Monday, 13 May 2013

Spilled Ink and a Broken Record



So far as I can tell, the only recording of my mother’s actual voice was a phonograph made in 1944 to send to my father in France during the War.  On it, she speaks for a while, enthusiastic, nervous, afraid to say what she really means, and then she hands the task over to me, four years old, hardly remembering who my father was, and I sing proudly the only song I then know, the rhyme learned at school that week, probably in the yard and not from the teachers.  It was a Kindergarten chant:
Inka dinka a bottle of ink
The cork fell out and you stink.

Years later, I learned from my father that when he received the record in the south of France, near Marseilles, France he went all around the army camps trying to find a phonograph.  He traded the cigarettes he didn’t smoke and the bottles of whisky he didn’t drink, bargained, wheedled, and finally found one he could borrow for an afternoon.  He listened to the voice of my mother and cried and laughed at the same time.  He was standing in the middle of the medical tent where he did his dentistry, with his friends around him—the major in charge, the assistant, and the jeep-driver who had brought the record-player over from another camp twenty miles away and had to get it back before dinner.  After my mother’s message—a medley of love and complaints about how lonely she was, how sick her father was, and how all the relatives weren’t helping out—I came on with a ridiculous song, so stupid I probably knew it myself as soon as the words were out of my mouth. 
But there was no going back.  She had put aside her pennies and nickels for a month.  She schlepped me through the subway all the way from her mother’s house by New Utrecht Avenue, Brooklyn,  where we lived during the War into the City (Manhattan) and up to Macy’s.  She paid ten dollars for a three-minute recording, and she wasted almost a whole minute saying, “Is the machine on? Do I speak now? Can I start again?”  Then she cried, laughed, and tried to say how much she loved him and missed him, and how life was unbearable without him, and how proud she was of me. 
What she didn’t really say, though, was that she was not well, that she felt faint all the time, and often she had to be driven home when she fell down in the street.  I knew in a way because so often strangers took care of me and policemen drove me home in their patrol cars.  My song was a substitute for all the things I couldn’t say because I was too young and because no one told me I was allowed and because whenever I went anywhere with my mother I was afraid she would fall down.
What I meant to say was, “Daddy, I love you.  Please come home from the War.  I need you.”  My mother’s father, before he started to die, made me a soldier suit, so when I walked in the street I could be a general and the real soldiers could look at all my medals and salute me and then I could know I was helping to win the War and get my father back soon to help my mother and not let me be so afraid. 
Maybe I also wanted to tell him I didn’t like the Kindergarten.  The other children were mean and didn’t let me play with the blocks.  I didn’t like the teacher because she told people to be neat and said I was a sloppy boy.  But once I did like Mrs.

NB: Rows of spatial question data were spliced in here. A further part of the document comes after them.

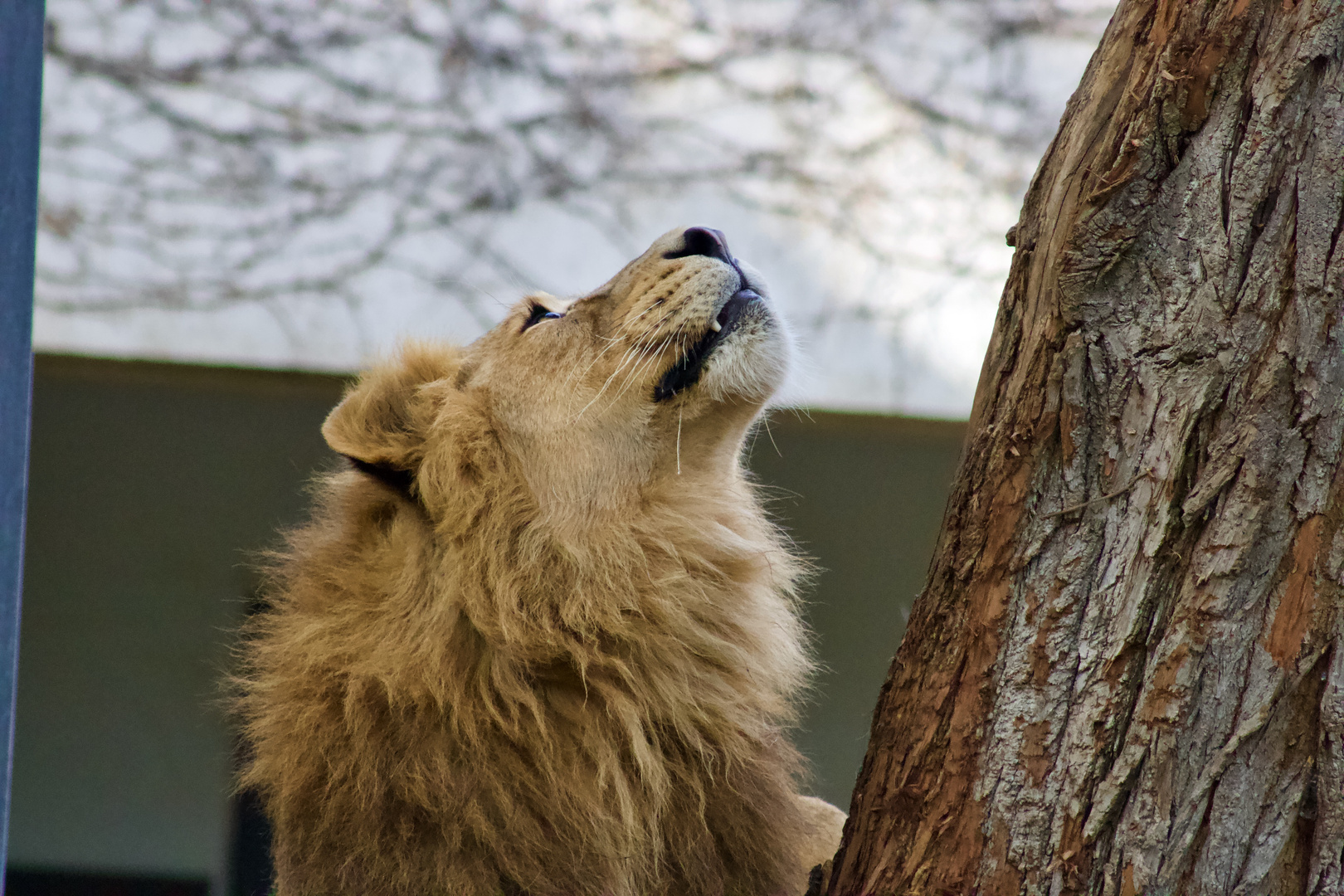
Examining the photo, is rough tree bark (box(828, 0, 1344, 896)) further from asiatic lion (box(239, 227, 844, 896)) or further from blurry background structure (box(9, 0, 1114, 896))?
blurry background structure (box(9, 0, 1114, 896))

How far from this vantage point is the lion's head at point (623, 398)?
259cm

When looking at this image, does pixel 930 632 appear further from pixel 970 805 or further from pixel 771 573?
pixel 771 573

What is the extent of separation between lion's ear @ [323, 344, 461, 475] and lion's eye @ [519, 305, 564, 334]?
20 centimetres

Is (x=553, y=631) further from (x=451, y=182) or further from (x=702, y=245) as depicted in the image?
(x=451, y=182)

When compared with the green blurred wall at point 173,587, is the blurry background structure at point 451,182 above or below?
above

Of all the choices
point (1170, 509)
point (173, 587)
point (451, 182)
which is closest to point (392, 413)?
point (1170, 509)

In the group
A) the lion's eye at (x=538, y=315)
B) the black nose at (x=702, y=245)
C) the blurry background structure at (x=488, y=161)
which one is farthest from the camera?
the blurry background structure at (x=488, y=161)

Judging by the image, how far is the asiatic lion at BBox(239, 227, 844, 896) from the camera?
7.46ft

Rothenberg when she made a really bad boy sit under the piano after he hit a Negro boy on the head with a block and called him a bad name I am not allowed to say.  My grandmother told me that sometimes bad people also called us bad names and that was why my father had to go to the War to shoot them, even though he only fixed soldiers’ teeth so they could fight and kill the bad people.  My mother cried too much and she never told me true things like Grandma did.  I didn’t like bad people.  The teacher said I was sloppy and I knew that meant I was bad.  I was not as bad as that really bad boy who called the black boy a bad word and whose name I didn’t know.  I had no friends in school.
When my father heard the record of my mother’s voice and my song, he sat alone in his tent all evening and hardly spoke to anyone the next day, even while he was looking into their mouths and fixing their teeth.  He said later that it made him sad because sometimes he would look into the soldiers’ mouths early in the morning and then in the evening he watched them come back into the camp on stretchers and some of them were dead.  He had wanted the record to make him feel happy for a few moments.  Because others were in the room when he listened and they laughed, he laughed too, but he really wasn’t happy.  He never listened to the record again.  It was too painful.  Many years later when I was almost grown up I found it in a closet.  I listened to it and cried.  My mother was too sick to listen.  My grandmother and grandfather were dead by then.  When I heard my stupid song, I knew Mrs. Rothenberg was right.  Now, when I am an old man, older than my parents when they died, I am not so sure my song was so stupid.  But probably the record broke and was thrown away, so no one will ever know.